孫銘摸着下巴分析:“這幾天我總覺得路舟心不在焉,難保不是學長表白了,他又不知道怎麼辦。”
周渡也察覺到路舟有點不對勁,贊同:“有這個可能。”
孫銘猜測:“他現在該不會去見那個學長吧?之前他們就經常去圖書館。”
周渡想了想,依舊贊同:“有可能。”
孫銘語氣複雜:“路舟該不會真的要被掰彎了吧?”
周渡再次附和:“有可能。”
孫銘無語了:“你是不是除了這三個字,就不會說别的了?”
周渡理所當然:“我隻是覺得你說的有點道理,其實路舟喜歡上學長也不奇怪,畢竟學長長得又不醜,看上去陽光開朗,和路舟互補。”
孫銘被他這番話說服了,點頭之後,又有些猥瑣地笑起來:“那你說這兩人哪個是上,哪個是下?”
周渡無語,抓起桌子上的抽紙,往上一丢:“講這些,你惡不惡心?”
孫銘攤手:“就是有點好奇,别看路舟看起來乖乖軟軟的,誰見了都想欺負一下,但他身材怎麼樣,你又不是沒見過,隻不過性格上,他好像更像是被學長……”
“砰——!”
話還沒有說完,重重的關門聲吓了孫銘一大跳。
看向已經緊閉的門,孫銘罵了一句:“操,什麼毛病啊這人,在這裡發什麼少爺脾氣?”
周渡看了一眼已經沒人的床鋪,也擰了一下眉毛:“可能是打擾他休息了?”
因為容祈長期不住宿舍,即便這段時間他回來住了,孫銘和周渡還是會忘了宿舍還有第四個人。

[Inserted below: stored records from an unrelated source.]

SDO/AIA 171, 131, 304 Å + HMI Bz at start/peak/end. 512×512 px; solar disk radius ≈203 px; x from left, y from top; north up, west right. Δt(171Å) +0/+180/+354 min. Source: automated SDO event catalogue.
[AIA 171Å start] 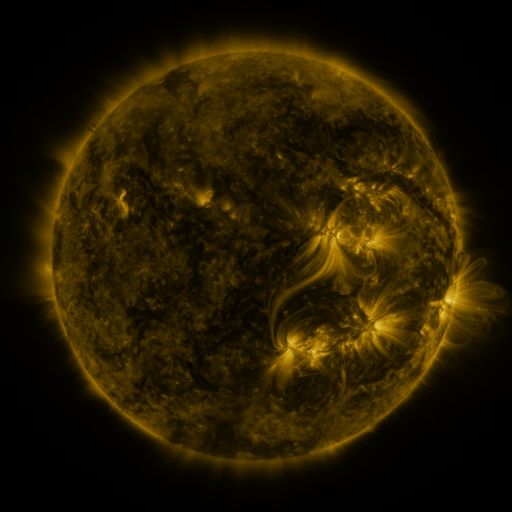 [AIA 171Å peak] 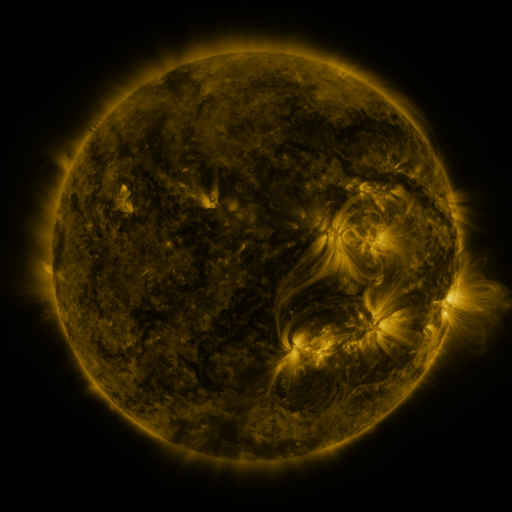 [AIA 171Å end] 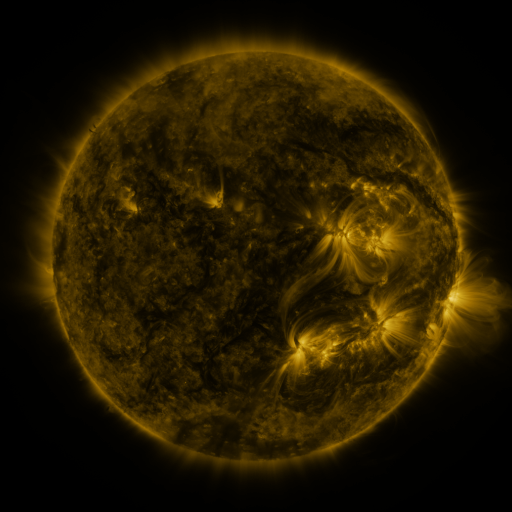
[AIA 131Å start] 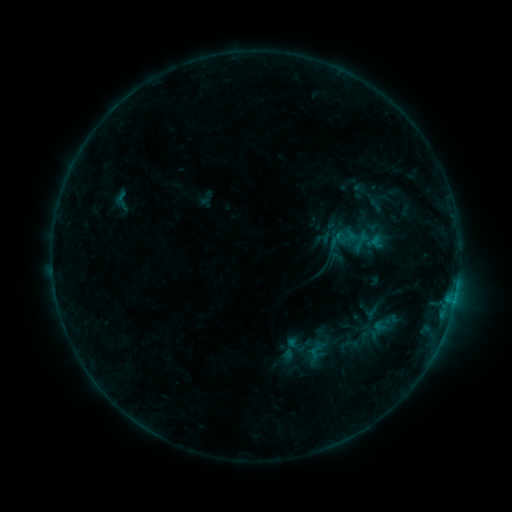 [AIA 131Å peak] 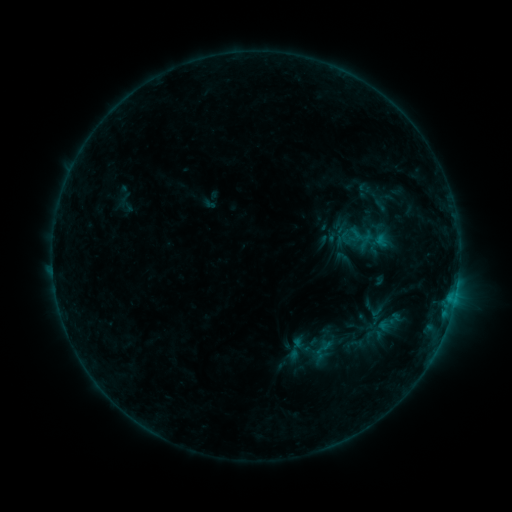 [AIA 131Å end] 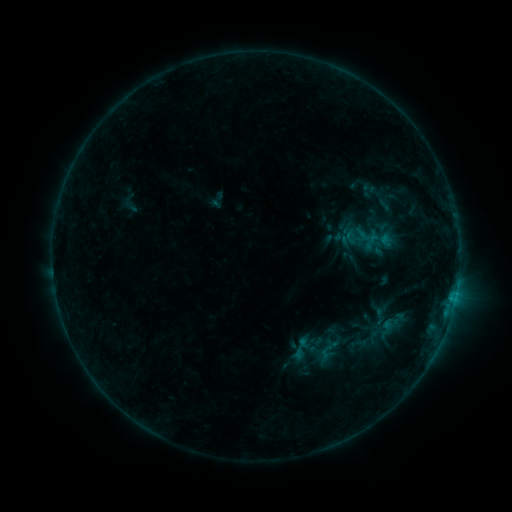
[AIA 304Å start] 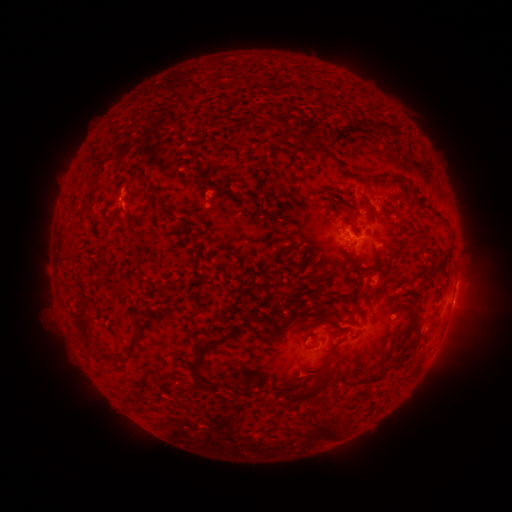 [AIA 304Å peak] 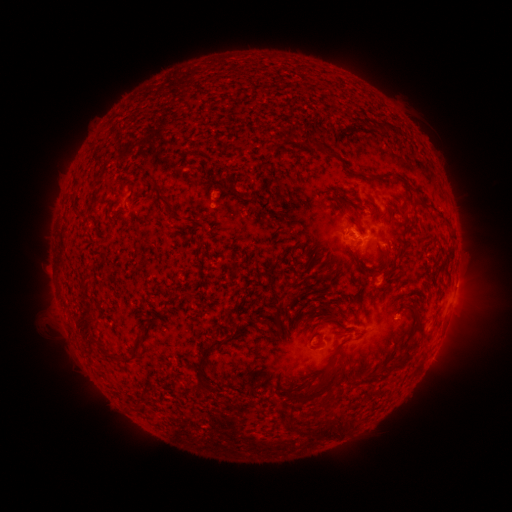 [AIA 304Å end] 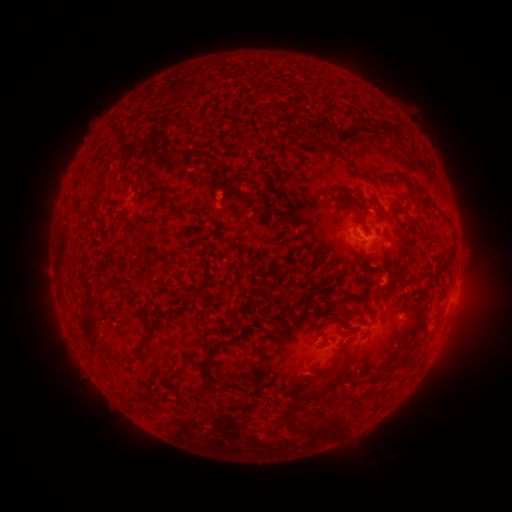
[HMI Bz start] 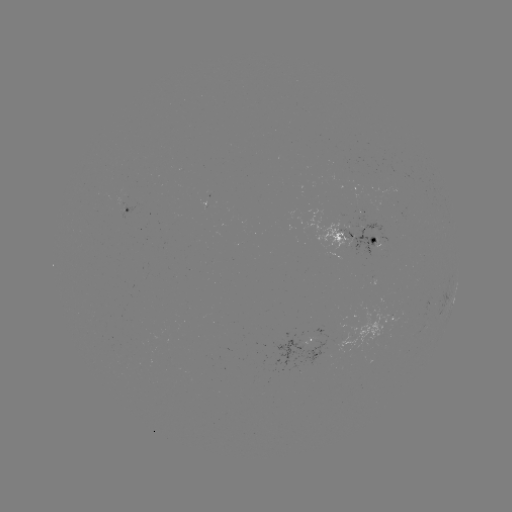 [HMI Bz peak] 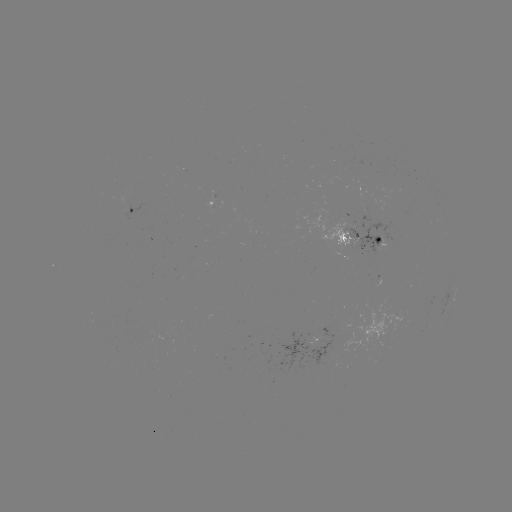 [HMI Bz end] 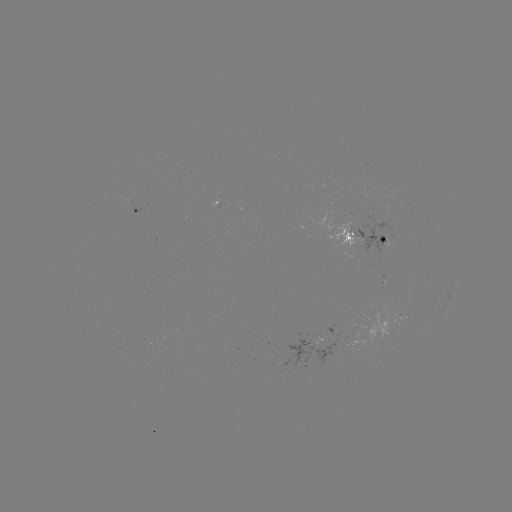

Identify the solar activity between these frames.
filament eruption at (36, 321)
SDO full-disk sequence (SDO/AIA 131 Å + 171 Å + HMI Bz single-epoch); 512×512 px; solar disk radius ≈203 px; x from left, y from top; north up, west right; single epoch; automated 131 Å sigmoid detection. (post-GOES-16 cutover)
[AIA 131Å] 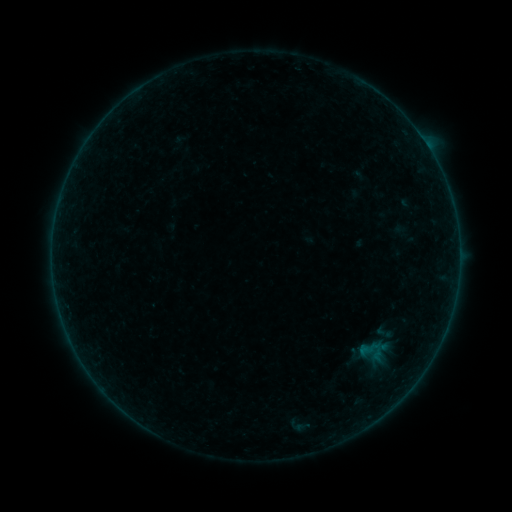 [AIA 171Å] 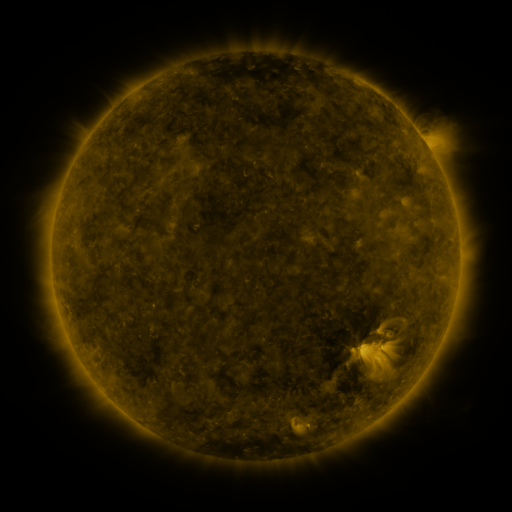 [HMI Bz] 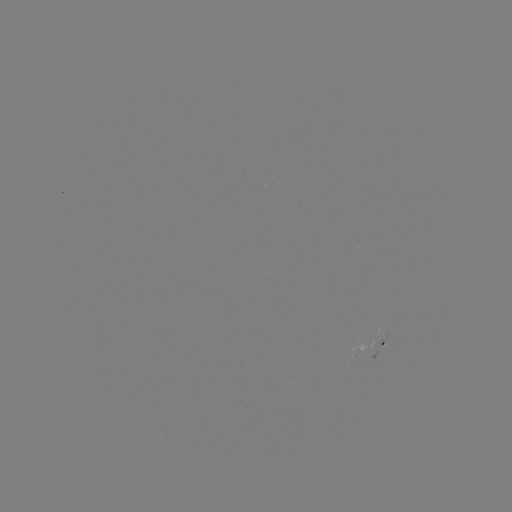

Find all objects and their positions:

剛才聊天的時候,他們壓根沒有注意到容祈一直在那躺着。
孫銘意識到什麼,心裡一個咯噔,擔憂:“他全都聽見了,萬一傳出去怎麼辦?”
雖然他們在這裡開路舟和學長的玩笑,并沒有什麼惡意,但難保容祈不會覺得不适,然後做出一些事情。
比如找導員換宿舍,說不想和同性戀住在一起之類的?
孫銘不了解容祈這個舍友,但他笃定按照容祈陰晴不定的性格,看誰都不爽的态度,說不定真會這麼做。
孫銘懊惱的拍了一下自己的嘴:“讓你八卦。”
周渡遲疑:“他應該不會亂傳,路舟不是說他人挺好的嗎,高中三年同桌,肯定比我們了解容祈。”
孫銘隻能這麼安慰自己了:“但願吧,但願吧,不然我罪過可就大了。”
補救他都不知道怎麼補救。
路舟并不知道在他離開後,因為他含糊了放假日期是誰提供的,導緻孫銘會在宿舍八卦他和俞白澤的事情,還讓容祈聽見了。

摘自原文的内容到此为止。